### [OBJECTIVE]
Copy out, word for word, the rows that run from the line containing "How great is" through the end of the rows, both ends included.

--------------------------------

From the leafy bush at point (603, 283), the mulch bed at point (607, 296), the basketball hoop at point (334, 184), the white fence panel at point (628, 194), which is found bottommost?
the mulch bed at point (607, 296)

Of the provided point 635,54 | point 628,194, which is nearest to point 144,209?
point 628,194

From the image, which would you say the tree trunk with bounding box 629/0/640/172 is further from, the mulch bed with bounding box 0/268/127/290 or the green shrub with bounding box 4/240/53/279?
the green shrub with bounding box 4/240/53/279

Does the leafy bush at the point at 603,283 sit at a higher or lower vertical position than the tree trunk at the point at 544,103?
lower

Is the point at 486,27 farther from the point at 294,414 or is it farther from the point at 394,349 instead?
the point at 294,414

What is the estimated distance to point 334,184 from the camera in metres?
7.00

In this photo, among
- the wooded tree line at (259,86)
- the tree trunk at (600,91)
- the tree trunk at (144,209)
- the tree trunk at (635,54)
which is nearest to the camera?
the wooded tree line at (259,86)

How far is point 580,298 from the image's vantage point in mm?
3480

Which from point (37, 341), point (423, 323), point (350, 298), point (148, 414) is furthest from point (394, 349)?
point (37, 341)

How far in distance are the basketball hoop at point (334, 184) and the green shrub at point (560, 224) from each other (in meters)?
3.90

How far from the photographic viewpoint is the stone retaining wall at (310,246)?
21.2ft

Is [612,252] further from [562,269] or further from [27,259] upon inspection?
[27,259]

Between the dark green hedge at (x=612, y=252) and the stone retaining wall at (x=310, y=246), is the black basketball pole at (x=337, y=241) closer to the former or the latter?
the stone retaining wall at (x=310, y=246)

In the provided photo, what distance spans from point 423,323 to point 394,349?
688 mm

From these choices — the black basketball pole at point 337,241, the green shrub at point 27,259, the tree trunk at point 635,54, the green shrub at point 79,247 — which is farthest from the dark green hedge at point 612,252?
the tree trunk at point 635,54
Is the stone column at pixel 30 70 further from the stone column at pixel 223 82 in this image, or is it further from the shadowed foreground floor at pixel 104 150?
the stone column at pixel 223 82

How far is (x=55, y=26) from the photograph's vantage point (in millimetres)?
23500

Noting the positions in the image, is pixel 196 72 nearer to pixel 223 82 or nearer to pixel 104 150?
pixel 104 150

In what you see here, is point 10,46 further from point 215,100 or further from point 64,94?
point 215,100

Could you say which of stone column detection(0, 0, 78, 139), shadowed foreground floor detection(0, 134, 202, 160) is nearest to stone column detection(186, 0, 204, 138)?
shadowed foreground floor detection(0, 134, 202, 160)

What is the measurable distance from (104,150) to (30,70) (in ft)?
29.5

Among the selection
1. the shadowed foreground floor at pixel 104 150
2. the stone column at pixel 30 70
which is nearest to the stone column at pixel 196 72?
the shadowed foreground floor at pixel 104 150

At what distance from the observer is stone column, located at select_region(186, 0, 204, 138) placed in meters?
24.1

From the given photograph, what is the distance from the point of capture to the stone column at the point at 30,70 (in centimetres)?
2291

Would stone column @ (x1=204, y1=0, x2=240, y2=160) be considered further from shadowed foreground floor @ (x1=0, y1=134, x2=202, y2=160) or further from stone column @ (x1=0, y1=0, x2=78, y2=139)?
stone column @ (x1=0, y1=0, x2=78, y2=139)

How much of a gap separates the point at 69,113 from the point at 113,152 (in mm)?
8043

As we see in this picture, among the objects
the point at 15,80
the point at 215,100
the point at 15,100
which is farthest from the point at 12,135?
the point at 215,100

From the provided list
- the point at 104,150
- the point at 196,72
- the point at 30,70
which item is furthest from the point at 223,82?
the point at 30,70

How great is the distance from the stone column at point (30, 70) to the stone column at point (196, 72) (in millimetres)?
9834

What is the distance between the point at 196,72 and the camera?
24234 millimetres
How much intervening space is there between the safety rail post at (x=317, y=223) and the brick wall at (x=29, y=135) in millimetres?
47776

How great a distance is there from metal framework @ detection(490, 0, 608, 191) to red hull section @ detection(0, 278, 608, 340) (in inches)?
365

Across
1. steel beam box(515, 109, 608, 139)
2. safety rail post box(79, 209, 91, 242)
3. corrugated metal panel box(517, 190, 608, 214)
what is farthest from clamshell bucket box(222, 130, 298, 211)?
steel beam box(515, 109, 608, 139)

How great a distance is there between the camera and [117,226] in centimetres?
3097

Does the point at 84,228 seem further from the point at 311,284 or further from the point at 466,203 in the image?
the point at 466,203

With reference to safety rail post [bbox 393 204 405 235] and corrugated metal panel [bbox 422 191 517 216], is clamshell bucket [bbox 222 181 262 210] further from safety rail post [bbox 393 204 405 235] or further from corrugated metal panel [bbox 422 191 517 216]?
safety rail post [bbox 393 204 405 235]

--------------------------------

### [TASK RESPONSE]
How great is the distance from the stone column at point (30, 70) to the stone column at point (196, 72) (in millimetres)?
9834

What is the distance between the point at 196,72 and the camera?
24234 millimetres
How much intervening space is there between the safety rail post at (x=317, y=223) and the brick wall at (x=29, y=135) in millimetres?
47776

How great a distance is there from metal framework @ detection(490, 0, 608, 191) to red hull section @ detection(0, 278, 608, 340) (in inches)?
365

Across
1. steel beam box(515, 109, 608, 139)
2. safety rail post box(79, 209, 91, 242)
3. corrugated metal panel box(517, 190, 608, 214)
what is farthest from clamshell bucket box(222, 130, 298, 211)?
steel beam box(515, 109, 608, 139)

How great a distance is there between the camera and [117,226] in centimetres?
3097

Does the point at 84,228 seem further from the point at 311,284 or further from the point at 466,203 in the image?
the point at 466,203

With reference to safety rail post [bbox 393 204 405 235] and corrugated metal panel [bbox 422 191 517 216], is clamshell bucket [bbox 222 181 262 210] further from safety rail post [bbox 393 204 405 235] or further from corrugated metal panel [bbox 422 191 517 216]?
safety rail post [bbox 393 204 405 235]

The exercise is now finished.